Good attempt!!! Just got a couple of questions from this work.
1) It's not much clear what techniques are used to synthesise already collected data. Can you describe them
2) Does the AoA analysis also assess the prediction accuracy of models?
3) Since prediction models are not quite strong, how would you confidently say that estimated SOC and N stocks are superior to already reported values?
4) I could not link the SOC and N Stock values listed in the abstract with the results.
5) How did you tackle very poor sample distribution that came out from isolated studies when developing prediction models? Did you try data declustering approaches?
6) Application of geostatistical analysis would improve interpretations of short scale variability at two sites.

Citation: https://doi.org/10.5194/egusphere-2025-1052-RC2
- AC2: 'Reply on RC2', Julia Wagner, 20 Aug 2025
  
  Dear anonymous reviewer,
  We sincerely appreciate the constructive feedback above on our manuscript. Below we answer the additional questions you raised about the study.
  
  Kind regards on behalf of all listed authors,
  Julia Wagner
  
  Good attempt!!! Just got a couple of questions from this work.
  1) It's not much clear what techniques are used to synthesise already collected data. Can you describe them
  The study synthesizes existing datasets by assembling previously collected measurements from various sources into a single dataset and converting them to standard depth intervals (0–30 cm and 30–100 cm) for consistency in subsequent analyses. The researchers working on permafrost soil carbon, especially in that region (including co-authors of this study) are well connected and follow standardized protocols for sampling of permafrost soils (e.g. Ping et al. 2013: https://acsess.onlinelibrary.wiley.com/doi/epdf/10.2136/sh12-09-0027 and Palmtag et al. 2022: https://essd.copernicus.org/articles/14/4095/2022/ )
  Does the AoA analysis also assess the prediction accuracy of models?
  The AoA analysis itself does not directly measure prediction accuracy. It measures the similarity of new data to the training data, with the DI threshold defined in a way that is consistent with the mode’s cross-validation process.
  The AoA can be used alongside the accuracy measures. Accuracy metrics (e.g., RMSE, R²) quantify how well the model performs on known data. The AoA then quantifies where those performance expectations are likely to hold, based on predictor similarity.
  
  3) Since prediction models are not quite strong, how would you confidently say that estimated SOC and N stocks are superior to already reported values?
  The estimates presented in this study are based on the most up-to-date dataset currently available for the region. While we do not claim that our results represent a definitive (or even correct) assessment, they provide the first estimates of SOC and N stocks derived from a digital soil mapping approach using random forest modelling for this area. As such, they offer a robust starting point for further analyses, targeted field campaigns, and methodological refinements. It is also important to note that many previously reported values rely on generalized landform or landscape class-based approaches, whereas our analysis uses continuous predictor variables and a spatially explicit modelling framework, providing finer resolution and potentially greater relevance for site-specific applications.

What this exercise asks:
a) Answer each question from the review exchange on soil carbon and nitrogen mapping, one line per answer:
(i) To which standard depth intervals were the previously collected measurements converted?
(ii) According to the authors' reply, what does the AoA analysis measure?
(iii) By what approach were the study's SOC and N stock estimates derived?
b) Carry the review exchange on soil carbon and nitrogen mapping forward from the end of its last paragraph.
None of the records is needed for this work.

Listed records:
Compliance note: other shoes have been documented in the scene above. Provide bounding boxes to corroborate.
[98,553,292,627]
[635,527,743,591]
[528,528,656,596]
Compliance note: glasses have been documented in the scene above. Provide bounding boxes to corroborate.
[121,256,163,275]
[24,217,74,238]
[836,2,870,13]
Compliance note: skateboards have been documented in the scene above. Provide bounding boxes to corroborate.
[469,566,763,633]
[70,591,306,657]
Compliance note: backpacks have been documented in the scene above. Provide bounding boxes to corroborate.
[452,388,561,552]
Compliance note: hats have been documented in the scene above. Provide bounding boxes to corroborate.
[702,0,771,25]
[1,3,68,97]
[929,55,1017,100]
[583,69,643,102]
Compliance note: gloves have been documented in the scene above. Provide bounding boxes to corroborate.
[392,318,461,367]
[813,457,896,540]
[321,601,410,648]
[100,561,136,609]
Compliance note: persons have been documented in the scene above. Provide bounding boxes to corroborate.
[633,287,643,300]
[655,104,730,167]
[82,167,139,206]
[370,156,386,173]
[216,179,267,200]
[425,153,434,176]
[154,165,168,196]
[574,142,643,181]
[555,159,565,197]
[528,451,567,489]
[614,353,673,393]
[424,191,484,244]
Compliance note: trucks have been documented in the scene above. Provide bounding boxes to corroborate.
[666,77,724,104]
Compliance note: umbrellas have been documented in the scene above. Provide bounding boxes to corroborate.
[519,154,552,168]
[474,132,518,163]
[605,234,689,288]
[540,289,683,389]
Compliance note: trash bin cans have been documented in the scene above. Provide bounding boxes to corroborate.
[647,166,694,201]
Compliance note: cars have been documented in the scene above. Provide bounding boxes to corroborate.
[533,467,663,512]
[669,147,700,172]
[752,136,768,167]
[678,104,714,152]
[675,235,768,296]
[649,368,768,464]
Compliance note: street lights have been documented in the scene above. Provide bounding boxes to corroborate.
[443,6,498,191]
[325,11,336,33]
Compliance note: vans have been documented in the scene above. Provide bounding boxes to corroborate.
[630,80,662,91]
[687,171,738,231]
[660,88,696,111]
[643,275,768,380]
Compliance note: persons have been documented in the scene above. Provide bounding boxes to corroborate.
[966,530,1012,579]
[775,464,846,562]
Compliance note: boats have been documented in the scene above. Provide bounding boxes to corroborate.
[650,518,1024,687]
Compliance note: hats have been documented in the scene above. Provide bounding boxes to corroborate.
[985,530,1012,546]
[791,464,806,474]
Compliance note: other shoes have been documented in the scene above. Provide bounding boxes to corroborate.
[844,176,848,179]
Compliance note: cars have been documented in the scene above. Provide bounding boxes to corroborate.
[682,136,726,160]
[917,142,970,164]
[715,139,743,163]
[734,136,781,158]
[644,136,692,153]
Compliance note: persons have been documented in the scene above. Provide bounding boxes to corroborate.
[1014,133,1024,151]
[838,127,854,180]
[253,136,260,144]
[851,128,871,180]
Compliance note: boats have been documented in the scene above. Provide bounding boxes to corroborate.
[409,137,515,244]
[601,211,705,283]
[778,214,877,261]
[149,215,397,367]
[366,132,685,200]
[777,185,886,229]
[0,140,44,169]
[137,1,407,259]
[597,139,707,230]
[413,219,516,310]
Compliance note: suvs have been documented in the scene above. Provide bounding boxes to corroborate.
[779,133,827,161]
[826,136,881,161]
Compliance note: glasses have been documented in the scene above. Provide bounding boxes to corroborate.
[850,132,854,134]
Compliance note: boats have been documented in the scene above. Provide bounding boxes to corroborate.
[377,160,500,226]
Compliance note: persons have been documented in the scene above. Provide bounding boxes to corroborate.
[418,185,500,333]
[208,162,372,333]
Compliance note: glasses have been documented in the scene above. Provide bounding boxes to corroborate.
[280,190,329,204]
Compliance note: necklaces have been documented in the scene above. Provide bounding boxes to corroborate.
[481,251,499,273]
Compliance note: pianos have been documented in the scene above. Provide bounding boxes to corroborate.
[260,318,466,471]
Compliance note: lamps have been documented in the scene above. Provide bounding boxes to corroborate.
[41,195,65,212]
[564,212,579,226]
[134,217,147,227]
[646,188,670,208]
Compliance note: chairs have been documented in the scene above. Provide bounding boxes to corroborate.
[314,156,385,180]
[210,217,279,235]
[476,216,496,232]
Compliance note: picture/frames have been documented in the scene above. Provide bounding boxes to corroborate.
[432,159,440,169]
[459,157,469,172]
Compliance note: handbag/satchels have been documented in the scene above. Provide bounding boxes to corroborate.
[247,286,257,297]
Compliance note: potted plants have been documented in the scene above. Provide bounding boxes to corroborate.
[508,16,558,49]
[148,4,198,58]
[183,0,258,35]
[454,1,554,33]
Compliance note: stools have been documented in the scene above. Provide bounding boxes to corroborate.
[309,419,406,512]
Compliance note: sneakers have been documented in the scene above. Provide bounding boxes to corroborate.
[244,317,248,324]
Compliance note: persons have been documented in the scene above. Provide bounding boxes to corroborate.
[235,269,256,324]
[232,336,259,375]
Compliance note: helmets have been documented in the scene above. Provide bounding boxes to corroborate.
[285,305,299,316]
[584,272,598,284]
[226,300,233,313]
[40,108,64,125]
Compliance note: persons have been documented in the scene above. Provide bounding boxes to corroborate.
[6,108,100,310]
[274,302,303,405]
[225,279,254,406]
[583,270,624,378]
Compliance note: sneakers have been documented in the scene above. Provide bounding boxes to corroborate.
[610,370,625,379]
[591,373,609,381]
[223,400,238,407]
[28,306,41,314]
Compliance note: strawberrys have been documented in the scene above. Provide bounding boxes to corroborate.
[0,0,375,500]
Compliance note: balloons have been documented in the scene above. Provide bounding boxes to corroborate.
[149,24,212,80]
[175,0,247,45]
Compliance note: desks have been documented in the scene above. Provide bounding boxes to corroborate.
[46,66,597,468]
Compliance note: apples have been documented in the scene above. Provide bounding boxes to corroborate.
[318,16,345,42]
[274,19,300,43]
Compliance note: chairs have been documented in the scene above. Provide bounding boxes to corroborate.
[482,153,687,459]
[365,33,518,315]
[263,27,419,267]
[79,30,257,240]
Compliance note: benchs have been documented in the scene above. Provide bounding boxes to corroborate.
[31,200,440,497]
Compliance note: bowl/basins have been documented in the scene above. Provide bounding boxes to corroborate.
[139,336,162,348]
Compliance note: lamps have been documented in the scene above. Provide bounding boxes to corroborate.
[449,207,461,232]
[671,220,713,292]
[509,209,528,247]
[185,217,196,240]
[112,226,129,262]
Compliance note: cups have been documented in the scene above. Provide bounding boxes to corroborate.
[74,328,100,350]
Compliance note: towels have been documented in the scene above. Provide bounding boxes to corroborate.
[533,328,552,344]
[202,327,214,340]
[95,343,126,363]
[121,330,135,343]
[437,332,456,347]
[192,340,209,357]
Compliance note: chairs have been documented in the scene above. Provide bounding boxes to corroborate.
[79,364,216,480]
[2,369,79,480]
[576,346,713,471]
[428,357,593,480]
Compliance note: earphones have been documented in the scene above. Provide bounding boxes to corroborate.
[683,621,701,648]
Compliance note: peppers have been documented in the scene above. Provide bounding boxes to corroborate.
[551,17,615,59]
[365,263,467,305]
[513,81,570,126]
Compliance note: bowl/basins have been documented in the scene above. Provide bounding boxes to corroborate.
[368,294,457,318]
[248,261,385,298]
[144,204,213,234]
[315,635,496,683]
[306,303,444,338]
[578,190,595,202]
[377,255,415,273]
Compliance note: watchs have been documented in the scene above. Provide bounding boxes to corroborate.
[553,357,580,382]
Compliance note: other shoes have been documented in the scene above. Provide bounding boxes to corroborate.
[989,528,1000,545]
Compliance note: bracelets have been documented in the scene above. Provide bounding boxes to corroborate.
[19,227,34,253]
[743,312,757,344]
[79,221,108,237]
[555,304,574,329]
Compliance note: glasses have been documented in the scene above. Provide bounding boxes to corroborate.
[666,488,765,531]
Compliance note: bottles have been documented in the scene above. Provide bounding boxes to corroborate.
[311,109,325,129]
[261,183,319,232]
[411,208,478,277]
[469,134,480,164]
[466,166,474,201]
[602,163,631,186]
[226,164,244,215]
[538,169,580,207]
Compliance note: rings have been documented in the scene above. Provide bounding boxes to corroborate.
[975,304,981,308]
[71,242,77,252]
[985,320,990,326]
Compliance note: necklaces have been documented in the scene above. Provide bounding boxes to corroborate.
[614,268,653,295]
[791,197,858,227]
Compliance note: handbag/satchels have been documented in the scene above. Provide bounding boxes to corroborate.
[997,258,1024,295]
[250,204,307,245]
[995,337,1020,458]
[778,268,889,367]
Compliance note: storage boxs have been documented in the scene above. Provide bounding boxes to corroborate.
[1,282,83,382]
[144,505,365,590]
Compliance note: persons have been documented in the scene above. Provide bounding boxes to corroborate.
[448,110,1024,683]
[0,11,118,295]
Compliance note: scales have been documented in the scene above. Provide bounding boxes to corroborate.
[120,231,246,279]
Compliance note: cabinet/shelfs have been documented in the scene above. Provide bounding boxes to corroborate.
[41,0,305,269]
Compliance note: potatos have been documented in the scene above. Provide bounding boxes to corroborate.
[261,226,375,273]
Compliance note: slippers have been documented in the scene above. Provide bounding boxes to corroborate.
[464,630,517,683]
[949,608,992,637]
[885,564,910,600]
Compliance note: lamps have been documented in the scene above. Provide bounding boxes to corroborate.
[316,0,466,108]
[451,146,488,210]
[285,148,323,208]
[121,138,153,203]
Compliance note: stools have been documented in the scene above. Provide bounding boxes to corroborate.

Answers to the tasks:
a)
(i) 0–30 cm and 30–100 cm.
(ii) The similarity of new data to the training data.
(iii) A digital soil mapping approach using random forest modelling.

b)
  4) I could not link the SOC and N Stock values listed in the abstract with the results.
  These results are calculated from the sum of the raster values of the prediction results for 0-30 cm and 30-100 cm for a mosaic that combines the individual predictions for Herschel Island and the mainland, as we conclude individual models for each area due to the geological differences. We will add an explanation in the result. In case we do the suggested reanalysis, we will adjust these numbers.
  
  5) How did you tackle very poor sample distribution that came out from isolated studies when developing prediction models? Did you try data declustering approaches?
  Models were trained using the available datasets in their collected form, which we acknowledge contained uneven sample distributions due to the isolated nature of the source studies. Indeed, the AOA analyses identifies areas where the feature space is adequately covered by the sample data. But given the focus of the manuscript on exploring using local data to bridge scales we considered our approach acceptable. If we are given the chance to revise the manuscript which means also our proposed rerun of the models we propose to use spatial crossvalidation instead of a purely random crossvalidation approach to account for the spatially uneven distribution of the training data in our models. We recommend that future studies could explore declustering approaches to improve representativeness.
  
  6) Application of geostatistical analysis would improve interpretations of short scale variability at two sites.
  While we acknowledge the suggestion to include the spatial location in the random forest modelling framework to account for spatial autocorrelation, we wish to maintain our focus on a machine-learning–based approach, as this aligns with the objectives of our study, following previous research from this region which emphasize the exploration of machine learning methods for prediction of soil parameters in permafrost regions (e.g. Siewert et al. 2021).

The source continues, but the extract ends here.